# Task to complete:
A full, exact copy of the listing is needed, with images omitted.

◆ ◆ ◆ ◆ ◆

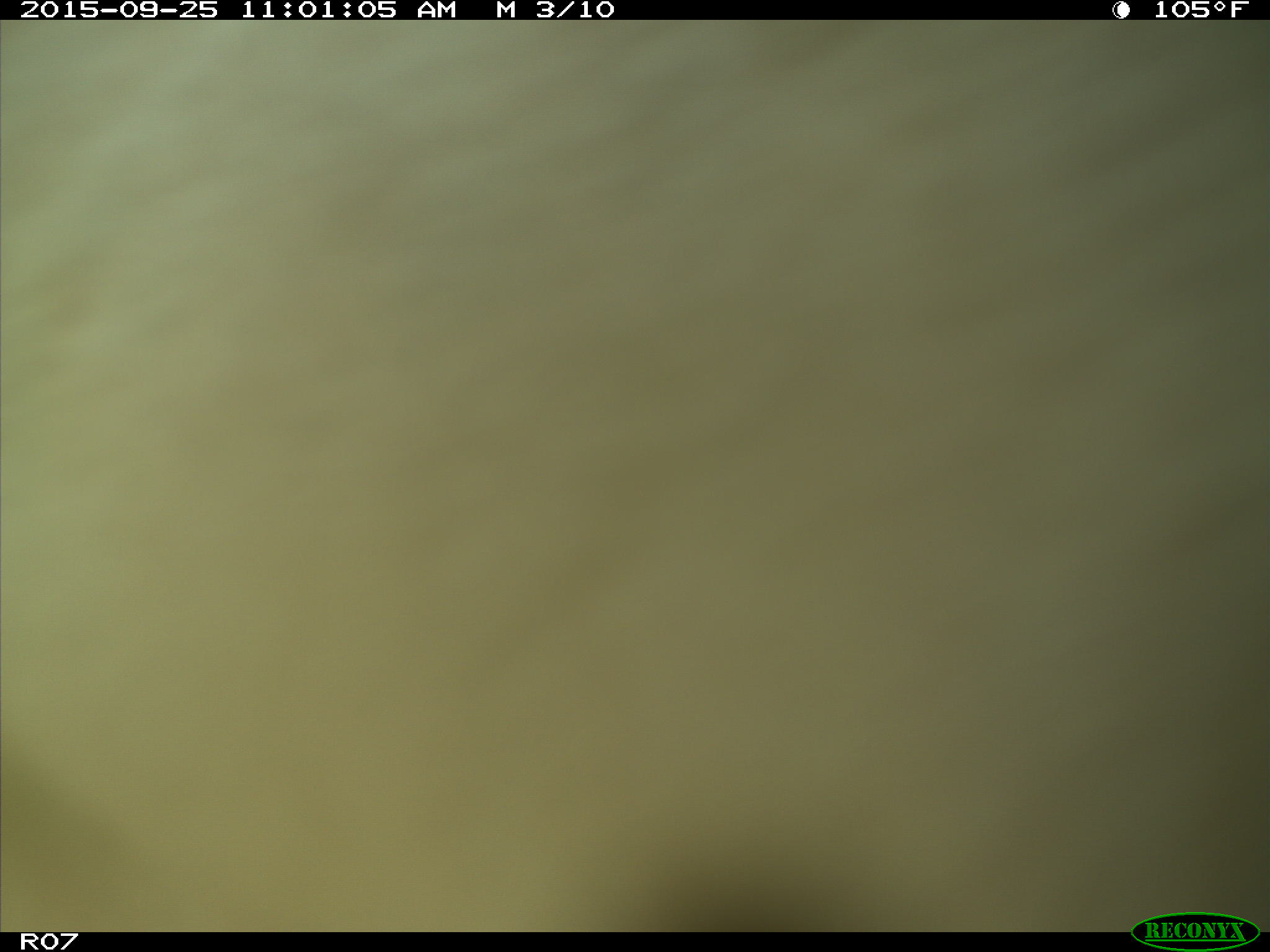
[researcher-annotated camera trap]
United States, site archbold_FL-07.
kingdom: Animalia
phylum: Chordata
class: Mammalia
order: Artiodactyla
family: Bovidae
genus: Bos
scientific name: Bos taurus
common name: domestic cow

◆ ◆ ◆ ◆ ◆

# Exercise solution:
[researcher-annotated camera trap]
United States, site archbold_FL-07.
kingdom: Animalia
phylum: Chordata
class: Mammalia
order: Artiodactyla
family: Bovidae
genus: Bos
scientific name: Bos taurus
common name: domestic cow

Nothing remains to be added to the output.